Más tarde, el mismo día que llegué a Praga con mi mujer, a fin de entregar mi manuscrito a la editorial de la Unión de Escritores Checoslovacos, tuve que vivir la invasión de mi país por seiscientos mil hombres y seis mil tanques de los ejércitos del Pacto de Varsovia. Hacía cinco horas que estaba en Praga cuando comenzó la invasión. Aparecía pues, otro capítulo de mi vida, peor tal vez desde el punto de vista moral que los que yo ya había conocido: la primera agresión en la historia del movimiento obrero contra un país socialista, por países socialistas. Contra un país socialista, culpable de haber querido restaurar la confianza de sus gentes en el socialismo.

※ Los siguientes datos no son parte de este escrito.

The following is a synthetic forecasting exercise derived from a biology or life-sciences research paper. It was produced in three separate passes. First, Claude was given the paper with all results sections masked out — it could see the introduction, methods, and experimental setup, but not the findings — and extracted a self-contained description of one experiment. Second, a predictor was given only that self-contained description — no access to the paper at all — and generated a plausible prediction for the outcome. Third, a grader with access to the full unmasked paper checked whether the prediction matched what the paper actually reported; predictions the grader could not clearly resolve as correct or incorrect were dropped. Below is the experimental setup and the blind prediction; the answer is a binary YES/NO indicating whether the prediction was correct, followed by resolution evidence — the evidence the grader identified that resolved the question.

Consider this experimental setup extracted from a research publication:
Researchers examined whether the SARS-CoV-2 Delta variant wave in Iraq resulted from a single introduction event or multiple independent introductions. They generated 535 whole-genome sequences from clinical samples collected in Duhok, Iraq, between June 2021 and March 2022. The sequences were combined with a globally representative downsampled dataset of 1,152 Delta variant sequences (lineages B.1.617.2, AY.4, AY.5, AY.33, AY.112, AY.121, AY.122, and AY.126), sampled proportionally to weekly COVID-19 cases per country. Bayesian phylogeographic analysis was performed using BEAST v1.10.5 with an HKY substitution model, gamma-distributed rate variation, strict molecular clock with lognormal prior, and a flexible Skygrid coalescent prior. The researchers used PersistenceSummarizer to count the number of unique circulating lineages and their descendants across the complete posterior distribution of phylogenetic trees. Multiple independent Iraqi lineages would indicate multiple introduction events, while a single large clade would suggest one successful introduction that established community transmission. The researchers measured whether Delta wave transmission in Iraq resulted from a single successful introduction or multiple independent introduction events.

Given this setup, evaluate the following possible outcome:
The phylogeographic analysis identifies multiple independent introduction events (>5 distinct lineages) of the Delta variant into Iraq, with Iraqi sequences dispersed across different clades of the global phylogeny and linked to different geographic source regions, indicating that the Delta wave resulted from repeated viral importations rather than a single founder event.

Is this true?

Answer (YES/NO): YES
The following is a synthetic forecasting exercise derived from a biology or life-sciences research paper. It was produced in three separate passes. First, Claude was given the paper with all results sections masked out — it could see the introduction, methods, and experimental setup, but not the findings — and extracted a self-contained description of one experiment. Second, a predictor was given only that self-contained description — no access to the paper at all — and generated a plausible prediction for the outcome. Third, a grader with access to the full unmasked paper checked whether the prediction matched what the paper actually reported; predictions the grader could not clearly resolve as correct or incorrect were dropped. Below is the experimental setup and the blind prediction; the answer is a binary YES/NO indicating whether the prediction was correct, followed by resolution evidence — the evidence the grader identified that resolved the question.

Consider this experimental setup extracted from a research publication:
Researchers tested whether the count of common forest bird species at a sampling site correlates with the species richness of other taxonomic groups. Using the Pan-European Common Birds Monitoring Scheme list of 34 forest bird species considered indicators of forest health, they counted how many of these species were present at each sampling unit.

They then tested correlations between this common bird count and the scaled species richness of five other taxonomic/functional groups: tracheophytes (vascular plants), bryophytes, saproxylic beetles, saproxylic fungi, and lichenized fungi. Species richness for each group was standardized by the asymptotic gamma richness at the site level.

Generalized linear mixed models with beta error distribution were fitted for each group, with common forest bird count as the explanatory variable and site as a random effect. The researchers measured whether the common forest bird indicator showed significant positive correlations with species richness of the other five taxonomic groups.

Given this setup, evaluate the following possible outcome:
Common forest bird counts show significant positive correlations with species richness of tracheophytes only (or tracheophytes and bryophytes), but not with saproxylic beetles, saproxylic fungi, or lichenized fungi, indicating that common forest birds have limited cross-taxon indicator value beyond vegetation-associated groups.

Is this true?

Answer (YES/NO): NO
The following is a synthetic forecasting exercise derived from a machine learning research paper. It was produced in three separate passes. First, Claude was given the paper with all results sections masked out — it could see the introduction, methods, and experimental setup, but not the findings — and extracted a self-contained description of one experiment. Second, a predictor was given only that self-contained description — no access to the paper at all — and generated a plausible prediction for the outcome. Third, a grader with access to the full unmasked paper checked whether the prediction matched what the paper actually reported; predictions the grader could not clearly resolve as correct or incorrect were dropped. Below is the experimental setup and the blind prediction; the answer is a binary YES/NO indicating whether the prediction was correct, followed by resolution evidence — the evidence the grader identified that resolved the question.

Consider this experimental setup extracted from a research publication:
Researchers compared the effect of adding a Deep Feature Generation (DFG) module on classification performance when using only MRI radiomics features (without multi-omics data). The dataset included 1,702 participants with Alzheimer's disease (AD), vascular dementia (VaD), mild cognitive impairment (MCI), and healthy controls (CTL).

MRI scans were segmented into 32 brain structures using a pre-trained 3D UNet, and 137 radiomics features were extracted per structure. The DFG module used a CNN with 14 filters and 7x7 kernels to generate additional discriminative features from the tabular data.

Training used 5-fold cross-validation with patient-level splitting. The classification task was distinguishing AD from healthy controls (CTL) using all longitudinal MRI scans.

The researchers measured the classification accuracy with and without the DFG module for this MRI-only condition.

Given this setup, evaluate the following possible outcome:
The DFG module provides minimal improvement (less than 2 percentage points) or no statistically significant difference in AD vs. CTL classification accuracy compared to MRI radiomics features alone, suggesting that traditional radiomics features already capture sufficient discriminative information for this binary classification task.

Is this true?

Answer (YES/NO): NO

Así pues, me ha sido concedido ser testigo de la actitud admirable de mí pueblo, testigo de su elevada conciencia cívica, de su extraordinario sentido político, de su valor.
He visto, en la mañana del veintiuno de agosto, aquel grupo de un centenar de jóvenes muchachas y muchachos, pararse delante del Ministerio del Interior, cercado por los paracaidistas soviéticos y sus tanques. Les he oído gritar: «¡Viva Pavel! ¡Estamos con vosotros!» Pensé que no habíamos vivido en vano. Pensé… Pero ellos lo han dicho más alto que yo, desplegando nuestra bandera manchada con la sangre del primer muerto de aquella mañana, cantando, frente a los soldados soviéticos emocionados, la vieja canción revolucionaria:
¡Aquí está, aquí está, miradle!
Enarbola, y orgullosamente Mande,
el estandarte con sus largos pliegues ondeando.
Osad, osad desafiarle.
Nuestra invencible bandera roja,
roja de la sangre de los obreros.
¡Roja de la sangre de los obreros.
Decían a los soldados: «¿Por qué estáis aquí, hermanos? ¡Os han engañado! ¡Somos nosotros, nuestro pueblo entero! ¡Nosotros somos la revolución!» Hablaban de la vida, del socialismo y de la libertad. El sentido de todo lo que yo he tratado de hacer, de todo lo que he soñado; de todo lo que nosotros hemos intentado, acometido. De todo lo que, finalmente, se realizaba en nuestro país.
En este septiembre agonizante, yo ya sé que mi país ha alcanzado una gran victoria. Si hubiese cedido; si hubiese dejado a los ocupantes llenar las prisiones; si hubiese permitido que el menor de sus hijos cayese en un proceso, aceptando que volviese de nuevo el quebrantamiento, aunque no hubiese sido más que para uno de los que los soviéticos pedían la cabeza; cuáles no habrían sido las consecuencias, no solamente en Checoslovaquia, sino en los países invasores. ¡Cuántos inocentes habrían pagado la nueva represión…!
Aun cuando, incluso la esperanza que nació en nosotros en enero de 1968, no hubiese producido más que la rehabilitación de la palabra socialismo y ese nuevo respeto de los valores humanos que ella implica, los pueblos checo y eslovaco habrían ya hecho un buen trabajo para todo el movimiento obrero. Pero esta esperanza, por muy amenazada que esté, no es ya tan frágil; se ha esparcido ya tanto que ninguna fuerza, por brutal que sea, podrá destruirla, a menos que hagan reinar la paz de los cementerios.
El pueblo de Jean Huss ha rehabilitado su divisa: «LA VERDAD vencerá», uniéndola para siempre a La Internacional.